Execution and Completion

After confirmation, the CLI displays a progress panel showing real-time status as each record is audited. The panel updates dynamically with elapsed time and current processing status.
Progress panel showing real-time status during data audit
Upon completion, the CLI saves the report and points you to the local viewer:
Data audit completion summary with report output path

Audit Report Statistics

In addition to per-sample quality inspection, the audit generates dataset-level statistics that provide a high-level overview of your data. These statistics are displayed in the viewer after the audit completes.

Tool Coverage

Shows how many of your defined functions are actually used in the dataset:
  • Supported functions total - Number of functions defined in your schema
  • Involved functions total - Number of functions that appear in the data
  • Coverage ratio - Percentage of schema functions represented in the data
  • Uncovered functions - List of functions not used in any conversation

Function Distribution

Breaks down how frequently each function is called across all conversations:
  • Function name - The function identifier
  • Count - Total number of calls
  • Ratio - Proportion relative to all function calls

Error Distribution

Categorizes all issues found during the audit by type:
  • Error type - Category of the issue (e.g., missing parameters, invalid values)

#### Given data
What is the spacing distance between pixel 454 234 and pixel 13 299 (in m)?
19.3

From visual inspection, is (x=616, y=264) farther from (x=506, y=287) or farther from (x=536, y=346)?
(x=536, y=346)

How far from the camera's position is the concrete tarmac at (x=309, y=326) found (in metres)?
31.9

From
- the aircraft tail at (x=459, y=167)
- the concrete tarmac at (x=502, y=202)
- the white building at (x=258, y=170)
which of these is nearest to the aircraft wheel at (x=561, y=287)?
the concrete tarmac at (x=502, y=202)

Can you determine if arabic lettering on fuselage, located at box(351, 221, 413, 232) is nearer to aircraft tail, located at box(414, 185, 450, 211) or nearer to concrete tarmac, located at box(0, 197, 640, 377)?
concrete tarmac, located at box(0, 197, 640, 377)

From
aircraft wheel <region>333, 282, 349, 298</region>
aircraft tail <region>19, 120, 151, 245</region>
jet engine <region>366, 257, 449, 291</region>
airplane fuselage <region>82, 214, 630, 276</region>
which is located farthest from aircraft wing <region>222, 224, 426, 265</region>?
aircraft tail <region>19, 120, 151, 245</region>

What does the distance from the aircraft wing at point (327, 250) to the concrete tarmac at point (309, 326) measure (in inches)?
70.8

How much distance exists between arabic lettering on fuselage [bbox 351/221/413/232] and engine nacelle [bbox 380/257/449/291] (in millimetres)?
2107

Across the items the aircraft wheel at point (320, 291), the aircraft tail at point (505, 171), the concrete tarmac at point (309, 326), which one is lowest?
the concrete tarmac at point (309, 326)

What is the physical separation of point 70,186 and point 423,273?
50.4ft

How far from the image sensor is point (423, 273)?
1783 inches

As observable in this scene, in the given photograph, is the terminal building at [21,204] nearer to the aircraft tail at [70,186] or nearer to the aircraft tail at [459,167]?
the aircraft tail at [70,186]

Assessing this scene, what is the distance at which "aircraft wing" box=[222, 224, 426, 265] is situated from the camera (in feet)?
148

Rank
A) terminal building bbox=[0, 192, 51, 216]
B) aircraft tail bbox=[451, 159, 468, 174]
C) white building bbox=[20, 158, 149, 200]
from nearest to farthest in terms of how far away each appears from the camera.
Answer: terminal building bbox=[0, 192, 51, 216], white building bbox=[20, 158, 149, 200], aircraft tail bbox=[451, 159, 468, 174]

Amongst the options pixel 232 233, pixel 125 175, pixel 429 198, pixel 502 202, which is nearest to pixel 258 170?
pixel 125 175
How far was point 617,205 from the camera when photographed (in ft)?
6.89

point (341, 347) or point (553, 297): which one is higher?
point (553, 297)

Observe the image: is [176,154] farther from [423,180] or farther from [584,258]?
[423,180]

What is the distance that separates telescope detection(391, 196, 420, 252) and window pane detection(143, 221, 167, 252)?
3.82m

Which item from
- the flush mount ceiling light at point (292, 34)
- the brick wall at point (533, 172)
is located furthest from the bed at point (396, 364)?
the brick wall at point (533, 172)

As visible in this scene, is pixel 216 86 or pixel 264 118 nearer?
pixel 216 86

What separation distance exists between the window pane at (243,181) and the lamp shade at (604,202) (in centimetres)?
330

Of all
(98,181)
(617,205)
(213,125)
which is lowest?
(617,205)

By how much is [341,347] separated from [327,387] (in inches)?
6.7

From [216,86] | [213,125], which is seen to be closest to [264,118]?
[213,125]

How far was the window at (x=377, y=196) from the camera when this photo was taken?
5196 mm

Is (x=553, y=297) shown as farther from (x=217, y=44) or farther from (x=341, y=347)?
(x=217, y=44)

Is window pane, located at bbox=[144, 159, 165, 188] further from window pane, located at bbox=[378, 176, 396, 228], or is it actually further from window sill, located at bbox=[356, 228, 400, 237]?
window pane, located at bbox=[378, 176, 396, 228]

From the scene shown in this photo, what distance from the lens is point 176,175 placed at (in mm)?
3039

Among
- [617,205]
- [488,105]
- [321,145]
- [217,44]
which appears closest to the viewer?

#### Exercise objective
In the data audit text, what does the coverage ratio represent? Use only the data audit text for this.

#### Answer for the task
The percentage of schema functions represented in the data.